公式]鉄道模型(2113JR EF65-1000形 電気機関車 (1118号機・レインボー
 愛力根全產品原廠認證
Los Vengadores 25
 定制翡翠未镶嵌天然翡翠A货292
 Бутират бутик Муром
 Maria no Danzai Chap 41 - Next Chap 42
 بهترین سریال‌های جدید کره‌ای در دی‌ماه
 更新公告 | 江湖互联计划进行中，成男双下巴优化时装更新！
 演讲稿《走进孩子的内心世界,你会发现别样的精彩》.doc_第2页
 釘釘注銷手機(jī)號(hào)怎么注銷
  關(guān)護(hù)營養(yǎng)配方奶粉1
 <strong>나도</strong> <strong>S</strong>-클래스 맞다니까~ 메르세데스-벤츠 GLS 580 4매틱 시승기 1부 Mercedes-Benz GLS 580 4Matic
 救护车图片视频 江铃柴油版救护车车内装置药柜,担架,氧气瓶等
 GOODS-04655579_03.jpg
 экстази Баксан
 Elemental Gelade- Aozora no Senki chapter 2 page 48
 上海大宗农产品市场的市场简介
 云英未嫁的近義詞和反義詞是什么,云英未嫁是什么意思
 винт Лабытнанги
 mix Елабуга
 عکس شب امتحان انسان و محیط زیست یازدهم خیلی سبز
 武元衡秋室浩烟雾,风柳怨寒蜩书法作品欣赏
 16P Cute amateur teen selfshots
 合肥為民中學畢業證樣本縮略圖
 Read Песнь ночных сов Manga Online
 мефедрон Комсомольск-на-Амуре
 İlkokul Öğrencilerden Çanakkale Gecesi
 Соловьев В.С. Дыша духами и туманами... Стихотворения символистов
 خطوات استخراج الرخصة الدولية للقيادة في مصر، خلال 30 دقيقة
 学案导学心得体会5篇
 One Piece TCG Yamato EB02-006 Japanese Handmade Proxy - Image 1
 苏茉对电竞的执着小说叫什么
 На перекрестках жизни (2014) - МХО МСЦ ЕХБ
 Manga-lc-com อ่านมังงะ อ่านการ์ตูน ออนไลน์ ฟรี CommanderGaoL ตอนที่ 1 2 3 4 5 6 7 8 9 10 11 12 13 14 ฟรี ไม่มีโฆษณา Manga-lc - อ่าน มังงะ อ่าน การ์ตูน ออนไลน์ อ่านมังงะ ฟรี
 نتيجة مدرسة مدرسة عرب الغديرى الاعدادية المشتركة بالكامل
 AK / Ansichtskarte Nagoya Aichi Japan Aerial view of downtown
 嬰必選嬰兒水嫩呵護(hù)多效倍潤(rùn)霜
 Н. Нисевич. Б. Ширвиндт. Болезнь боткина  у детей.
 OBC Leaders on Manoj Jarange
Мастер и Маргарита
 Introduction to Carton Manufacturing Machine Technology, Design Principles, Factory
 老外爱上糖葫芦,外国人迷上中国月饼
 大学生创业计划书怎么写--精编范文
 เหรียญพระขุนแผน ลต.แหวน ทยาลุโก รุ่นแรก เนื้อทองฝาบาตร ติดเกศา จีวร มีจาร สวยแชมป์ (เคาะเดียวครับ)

════════════════

» **WORK INSTRUCTION**
Once more, write out the records exactly as they are.

» **OUTPUT FOR THIS EXERCISE**
公式]鉄道模型(2113JR EF65-1000形 電気機関車 (1118号機・レインボー
 愛力根全產品原廠認證
Los Vengadores 25
 定制翡翠未镶嵌天然翡翠A货292
 Бутират бутик Муром
 Maria no Danzai Chap 41 - Next Chap 42
 بهترین سریال‌های جدید کره‌ای در دی‌ماه
 更新公告 | 江湖互联计划进行中，成男双下巴优化时装更新！
 演讲稿《走进孩子的内心世界,你会发现别样的精彩》.doc_第2页
 釘釘注銷手機(jī)號(hào)怎么注銷
  關(guān)護(hù)營養(yǎng)配方奶粉1
 <strong>나도</strong> <strong>S</strong>-클래스 맞다니까~ 메르세데스-벤츠 GLS 580 4매틱 시승기 1부 Mercedes-Benz GLS 580 4Matic
 救护车图片视频 江铃柴油版救护车车内装置药柜,担架,氧气瓶等
 GOODS-04655579_03.jpg
 экстази Баксан
 Elemental Gelade- Aozora no Senki chapter 2 page 48
 上海大宗农产品市场的市场简介
 云英未嫁的近義詞和反義詞是什么,云英未嫁是什么意思
 винт Лабытнанги
 mix Елабуга
 عکس شب امتحان انسان و محیط زیست یازدهم خیلی سبز
 武元衡秋室浩烟雾,风柳怨寒蜩书法作品欣赏
 16P Cute amateur teen selfshots
 合肥為民中學畢業證樣本縮略圖
 Read Песнь ночных сов Manga Online
 мефедрон Комсомольск-на-Амуре
 İlkokul Öğrencilerden Çanakkale Gecesi
 Соловьев В.С. Дыша духами и туманами... Стихотворения символистов
 خطوات استخراج الرخصة الدولية للقيادة في مصر، خلال 30 دقيقة
 学案导学心得体会5篇
 One Piece TCG Yamato EB02-006 Japanese Handmade Proxy - Image 1
 苏茉对电竞的执着小说叫什么
 На перекрестках жизни (2014) - МХО МСЦ ЕХБ
 Manga-lc-com อ่านมังงะ อ่านการ์ตูน ออนไลน์ ฟรี CommanderGaoL ตอนที่ 1 2 3 4 5 6 7 8 9 10 11 12 13 14 ฟรี ไม่มีโฆษณา Manga-lc - อ่าน มังงะ อ่าน การ์ตูน ออนไลน์ อ่านมังงะ ฟรี
 نتيجة مدرسة مدرسة عرب الغديرى الاعدادية المشتركة بالكامل
 AK / Ansichtskarte Nagoya Aichi Japan Aerial view of downtown
 嬰必選嬰兒水嫩呵護(hù)多效倍潤(rùn)霜
 Н. Нисевич. Б. Ширвиндт. Болезнь боткина  у детей.
 OBC Leaders on Manoj Jarange
Мастер и Маргарита
 Introduction to Carton Manufacturing Machine Technology, Design Principles, Factory
 老外爱上糖葫芦,外国人迷上中国月饼
 大学生创业计划书怎么写--精编范文
 เหรียญพระขุนแผน ลต.แหวน ทยาลุโก รุ่นแรก เนื้อทองฝาบาตร ติดเกศา จีวร มีจาร สวยแชมป์ (เคาะเดียวครับ)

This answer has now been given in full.